On finding the parent stem cell itself, the finding offers a start towards developing more forms of regenerative medicine to save the lives of cancer patients. Today’s stem cell (bone marrow) transplants are the original form of regenerative medicine as the immune system is wiped out and then regenerated from the transplanted cells. The procedure imposes a significant risk of death, and a stunning burden on the body and mind of cancer patients, albeit today’s patients suffer and die less than did patients transplanted in past decades. And, there is the ceaseless problem of finding donor cells, a challenge made even harder by today’s increased ethnic diversity. So, for today, preserving cord blood is/should be a "no brainer" for any financially capable family, and registering to donate bone marrow is painless, easy and one of the few ways each of us can physically contribute to trying to save lives. This "New Year’s resolution" post outlines the how and why of cord blood preservation and bone marrow registration, with links to relevant agencies and services.

For the future, Dr.
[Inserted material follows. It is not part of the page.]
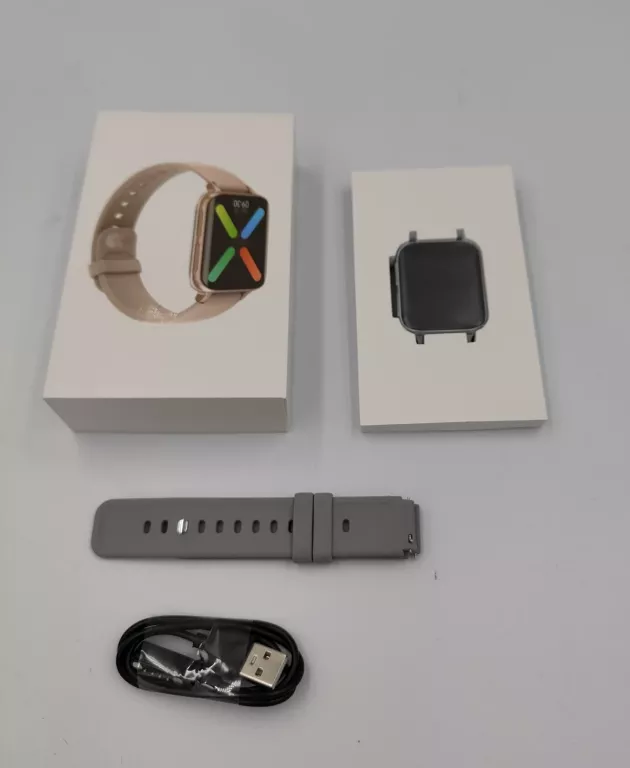 SMARTWATCH WATCHMARK SMARTONE KOMPLET OKAZJA!!!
Dick and others hope to find ways to use the parent stem cells to regenerate non-cancerous forms of the myriad forms of blood cells, and to help treat other blood diseases. Here are key excerpts from the ScienceDaily summary:

"Dr. Dick works out of UHN’s Ontario Cancer Institute (OCI) — the venerable institution where stem-cell science began in 1961 with the original discovery of Drs. James Till and Ernest McCulloch — and McEwen Centre for Regenerative Medicine with the next generation of stem-cell scientists focused on developing better and more effective treatments for heart disease, diabetes, respiratory disease and spinal cord injury.
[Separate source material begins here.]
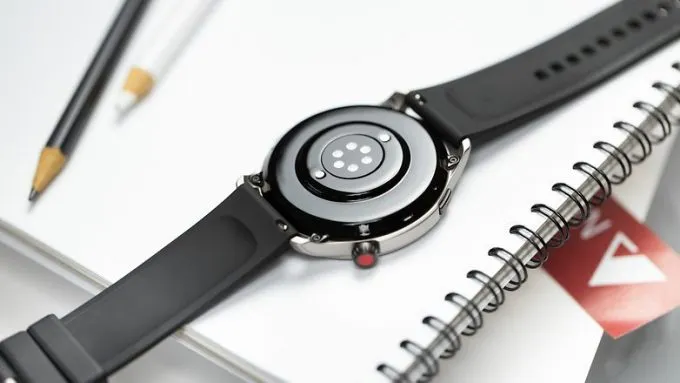 Amazfit GTR 4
The 1961 Till and McCulloch discovery quickly led to using stem cells for bone marrow transplantation in leukemia patients, the most successful clinical application so far in what is now known as regenerative medicine and a therapy that is used to treat thousands of patients annually around the world.

"Ever since stem-cell science began," says Dr. Dick, "scientists have been searching for the elusive mother lode — the single, pure stem cell that could be controlled and expanded in culture prior to transplantation into patients. Recently scientists have begun to harness the stem cells found in the umbilical cord blood; however, for many patients a single donor sample is not large enough to use. These new findings are a major step to generate sufficient quantities of stem cells to enable greater clinical use and thus move closer to realizing the promise of regenerative medicine for patients."
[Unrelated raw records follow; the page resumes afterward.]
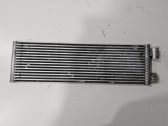 Power steering radiator
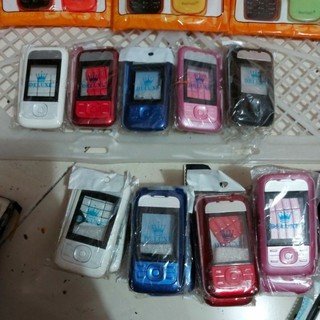 Ốp Điện Thoại Cao Cấp Cho NOKIA 5200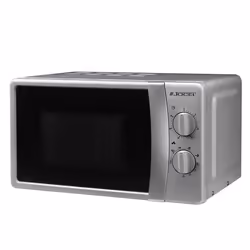 Jocel JMO011145, Comptoir, 20 L, Rotatif, Argent, 800 W, 24,5 cm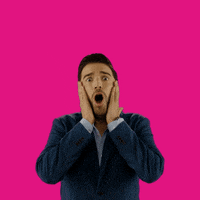 Oh My God Omg GIF by Made In Mexico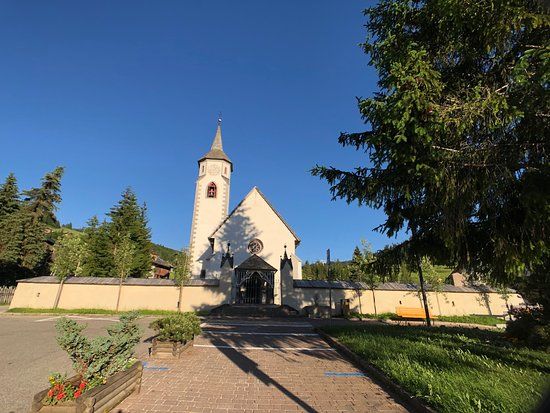 Chiesa di Santa Caterina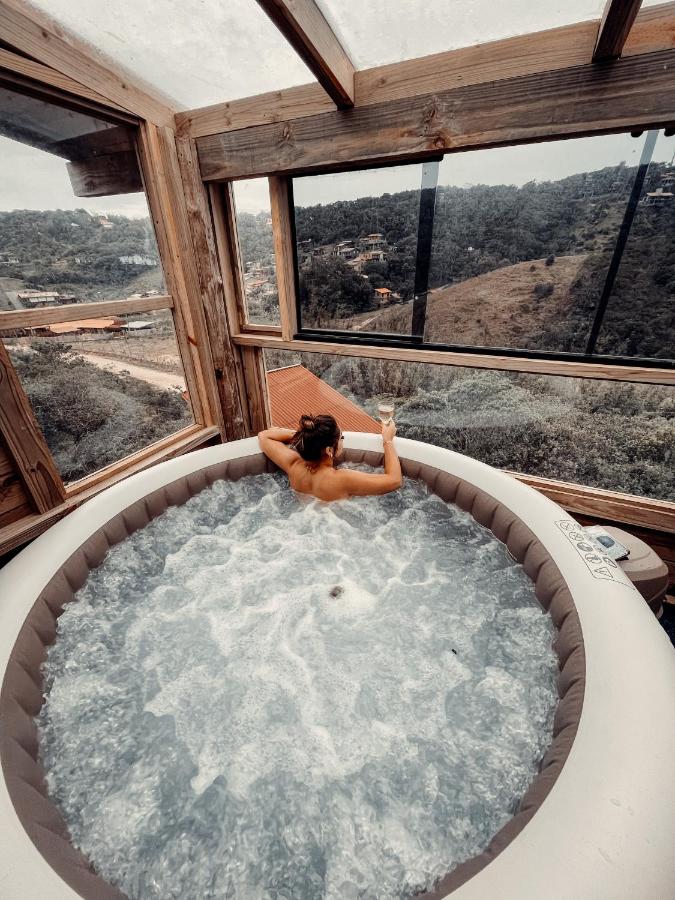 Pousada Vale da Magia - B&B Praia do Rosa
Along the way, scientists have indeed mapped many vital signposts regarding stem-cell subsets and specialization. Last year, Dr Dick’s team reported isolating the more specialized progenitor cells that lie downstream of the stem cell. This latest discovery was enabled by hi-tech flow cytometry technology: a process that rapidly sorts, sifts and purifies millions of blood cells into meaningful bins for scientific analysis. Now, stem-cell scientists can start mapping the molecular switches that guide how "normal" stem cells behave and endure, and also characterize the core properties that distinguish them from all other blood cell types.

This discovery is the one Dr. Dick has personally been seeking ever since 1988 when he developed the first means of studying human blood stem cells by transplanting them into immune-deficient mice, research that was also published inScience. "Back then, our goal was to define single human stem cells. With advances made in technology, twenty-three years later, we have."